反思🤔️ | 佐藤学:专家型教师的学习与省察(问答&分享)
昨天讲座内容更新详见:
反思🤔️ | 佐藤学:专家型教师的学习与省察 (讲座与交流会)
(和昨天一样,金黄色代表着从演讲时的ppt上转述下来的文字)
日前,“三十年如一日将研究付诸行动的研究者”——现年66岁的佐藤学教授(日本教育学会前会长、东京大学名誉教授、学习院大学教授、美国国家教育科学院外籍院士)受邀在上海华东师范大学中北校区就“专家型教师的学习与省察”为题发表演讲,随后有自由问答与交流环节。
温故而知新:
这次的演讲主要内容首先界定了21世纪的专家型教师应当是“学习的专家”,而能够容纳这类专家的学校应当是同时追求“质量(quality)”与“平等(equality)”的“学习共同体(learning community)”,在这样的学校中师生所进行的是“协同学习(collaborative learning)”,所开展的课程是“项目型”的课程,是注重思考与探究的登山型课程,以“主题·探究·表现”为核心。
在阐述自己理论的过程中,佐藤学教授用了大量的图片来诠释不同国家的中小学课堂中“趴倒一大片”的现实情况,也用了许多自己参与研发的各国“学习共同体”实景进行了解释。高潮部分在于教授引用的“在汽车工业中劳动的人们”(昨天推送中也将ppt全部转引了,希望对诸位同行有所帮助),这节公开课的教学设计与教师准备的教学资料环环相扣,逐级深入到学生通过小组学习就“日本的(汽车)工人和海外的(汽车)工人能否共同拥有幸福?”,引起了在场许多听众的共鸣,也使得作为地理学子的我不由得想起初中地理课堂中的“国际合作与发展”。
当我们在地理课堂上抛开国家与国家之间的差别,无论是国内中学课堂的发达国家还是发展中国家,又或者是英国中学课堂中的MEDC或LEDC,是不是都应该去思考这样一个更具有挑战性的讨论题:
本国的工人和其他国家的工人能否共同拥有幸福?
source: http://bisigeo.wikispaces.com/unit+2+world+sport+revision
今天的主题:
(照旧绿色代表我忍不住要说的话)

:::::

工作要求
• A. 据原文段落,佐藤学教授是在什么地方发表“专家型教师的学习与省察”演讲的?
• B. 把原文段落中的“本国的工人和其他国家的工人能否共同拥有幸福?”译成英文。
• C. 请将原文段落中以“这次的演讲主要内容”开头的那一段改写成要点列表,保留其主要事实。
完成各项任务时无需参考所附资料。

所给资料

:::::

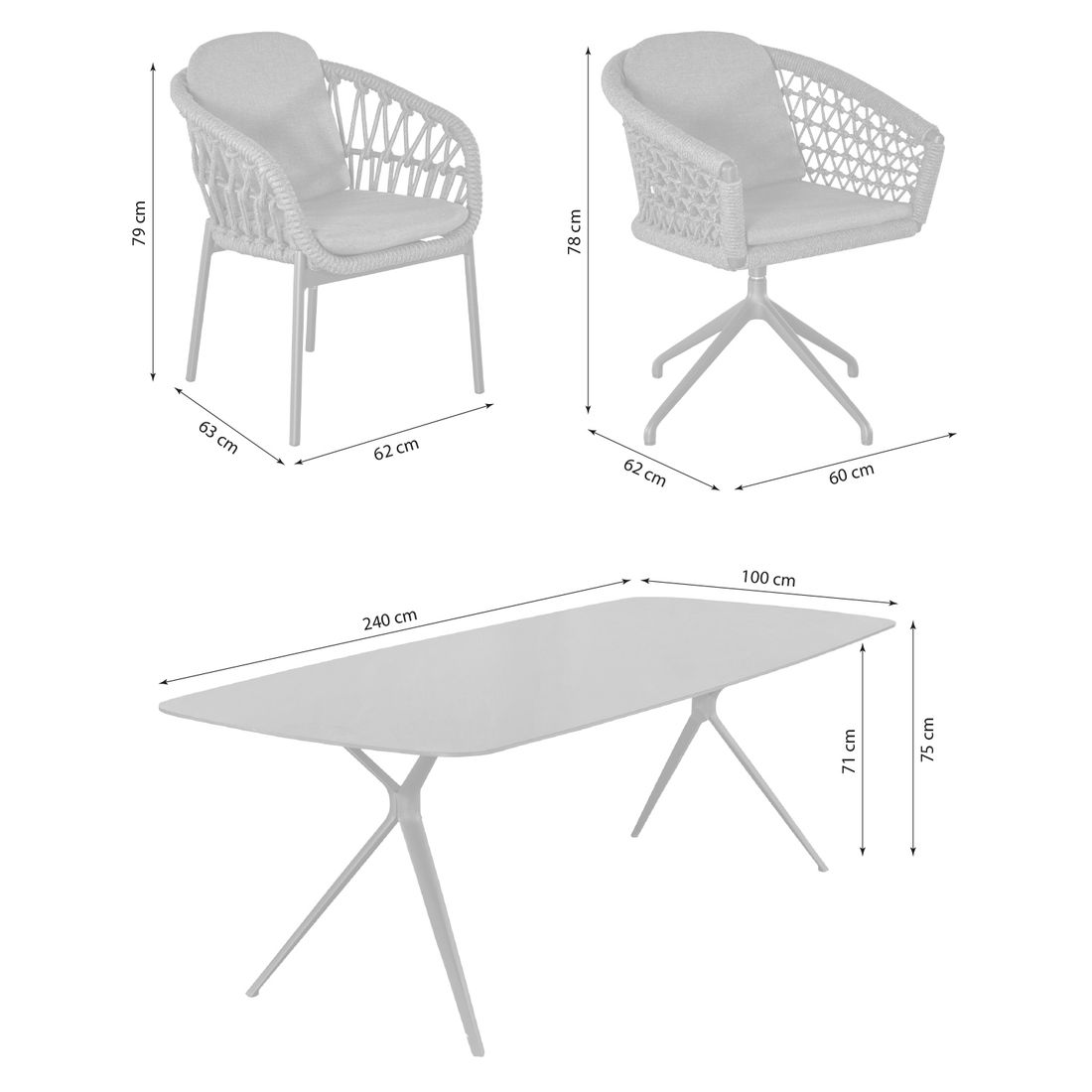 LC Garden Bari Gartenmöbel-Set L 6 (Plätze) Tisch 240x100cm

:::::

任务结果
• A. 上海华东师范大学中北校区。

• B. Can the workers of one's own country and the workers of other countries share happiness together?

• C.
- 21世纪的专家型教师应当是“学习的专家”。
- 能够容纳这类专家的学校,应当是同时追求“质量(quality)”与“平等(equality)”的“学习共同体(learning community)”。
- 在这样的学校中,师生进行“协同学习(collaborative learning)”。
- 学校开展“项目型”课程,即注重思考与探究的登山型课程,以“主题·探究·表现”为核心。